How has book history as a discipline approached understanding the colonial encounter in the Americas? What role did the printing press play in Spanish American colonial society? How was printed text used as a tool of colonial power to disseminate Spanish culture and repress indigenous knowledge? These three central questions have guided my research which surveys key contributions made in the field of book history that situate the role of print culture in the complex historical milieu of colonial Spanish America. As a discipline, book history focuses on the creation, dissemination, and reception of print culture. It studies the social, economic, and cultural history of authorship, editing, printing, publishing, and reading practices. This literature review centers on book historical research in colonial Spanish America during the sixteenth and seventeenth centuries. The traditional literature concentrates on two lines of inquiry. The first primarily concerns the establishment of print technology and its first publications in Mexico and Peru. The colonial printing press had a dual role: to help disseminate Christian doctrine among colonized native populations, and to preserve and expand Spanish culture in the New World. The second line of inquiry traces the proliferation of published European thought in the colonies. In the past two decades, new theoretical perspectives in the field of early Spanish American studies have generated a critique of the cultural authority of the Western book in the New World. Alternate avenues of inquiry seek to capture more fully the range of printed and nonprinted forms of communication in colonial Spanish America, especially those of native origin.
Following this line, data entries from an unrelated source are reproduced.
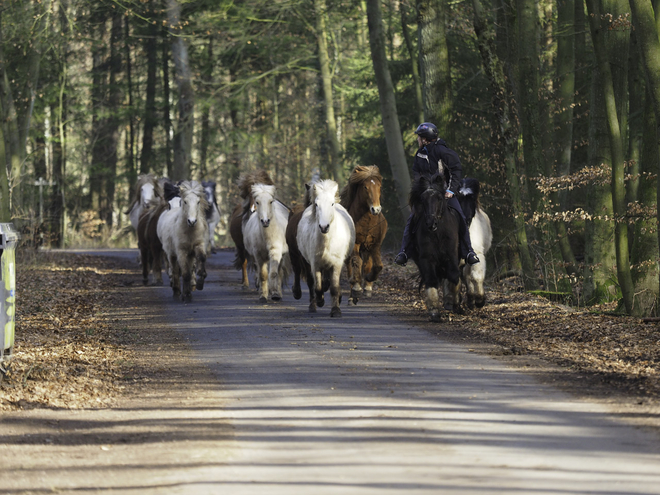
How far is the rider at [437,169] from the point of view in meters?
12.8

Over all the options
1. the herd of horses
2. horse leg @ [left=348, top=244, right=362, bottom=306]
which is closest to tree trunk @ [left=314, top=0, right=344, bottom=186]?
the herd of horses

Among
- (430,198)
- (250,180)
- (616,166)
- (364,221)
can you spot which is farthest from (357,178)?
(616,166)

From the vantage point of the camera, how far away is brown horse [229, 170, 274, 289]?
57.5ft

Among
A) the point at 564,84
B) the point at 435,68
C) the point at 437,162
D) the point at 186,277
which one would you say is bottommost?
the point at 186,277

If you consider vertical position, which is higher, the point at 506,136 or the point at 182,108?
the point at 182,108

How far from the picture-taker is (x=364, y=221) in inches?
634

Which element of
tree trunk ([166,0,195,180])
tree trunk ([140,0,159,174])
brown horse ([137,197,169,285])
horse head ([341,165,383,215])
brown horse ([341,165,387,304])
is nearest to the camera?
brown horse ([341,165,387,304])

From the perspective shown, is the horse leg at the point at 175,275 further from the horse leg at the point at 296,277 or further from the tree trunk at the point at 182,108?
the tree trunk at the point at 182,108

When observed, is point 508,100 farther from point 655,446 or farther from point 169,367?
point 655,446

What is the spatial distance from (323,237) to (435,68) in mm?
5857

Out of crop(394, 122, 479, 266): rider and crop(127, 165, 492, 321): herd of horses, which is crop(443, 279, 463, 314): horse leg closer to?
crop(127, 165, 492, 321): herd of horses

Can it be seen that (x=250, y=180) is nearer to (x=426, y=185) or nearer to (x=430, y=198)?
(x=426, y=185)

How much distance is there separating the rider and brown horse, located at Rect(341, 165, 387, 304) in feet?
7.65

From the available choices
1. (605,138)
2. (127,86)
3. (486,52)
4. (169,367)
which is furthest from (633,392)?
(127,86)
This literature review begins with a historiography by Hortensia Calvo that assesses the state of book history as a discipline. Calvo is then followed by three authors who focus on traditional book historical topics such as the transatlantic book trade and the restrictions imposed on book printing and publishing by the church and state. The works of Carlos Alberto González-Sánchez, Albert A. Palacios, and Magdalena Chocano Mena fall under this category. These authors are then followed by Marina Garone Gravier, Joanne Rappaport, and Tom Cummins who center on studying the book as object and printed text as visual plane for mapping and encoding language. The secondary literature is then wrapped up by literary scholars Walter D. Mignolo and Rolena Adorno questioning the cultural authority of the Western book in Spanish America and critiquing colonial literary production. The literature review finishes off with four primary sources: José de Acosta’s ethnohistorical chronicle that compares Amerindian and European writing systems; the Laws of the Indies which governed the book trade in the Americas; and two Catholic missionaries’ translations of Church doctrine into indigenous languages using the Latin alphabet.

The ultimate goal of this literature review is to provide a solid foundation for researchers new to the field of book history to situate the major concerns of the discipline within the context of colonial Spanish America.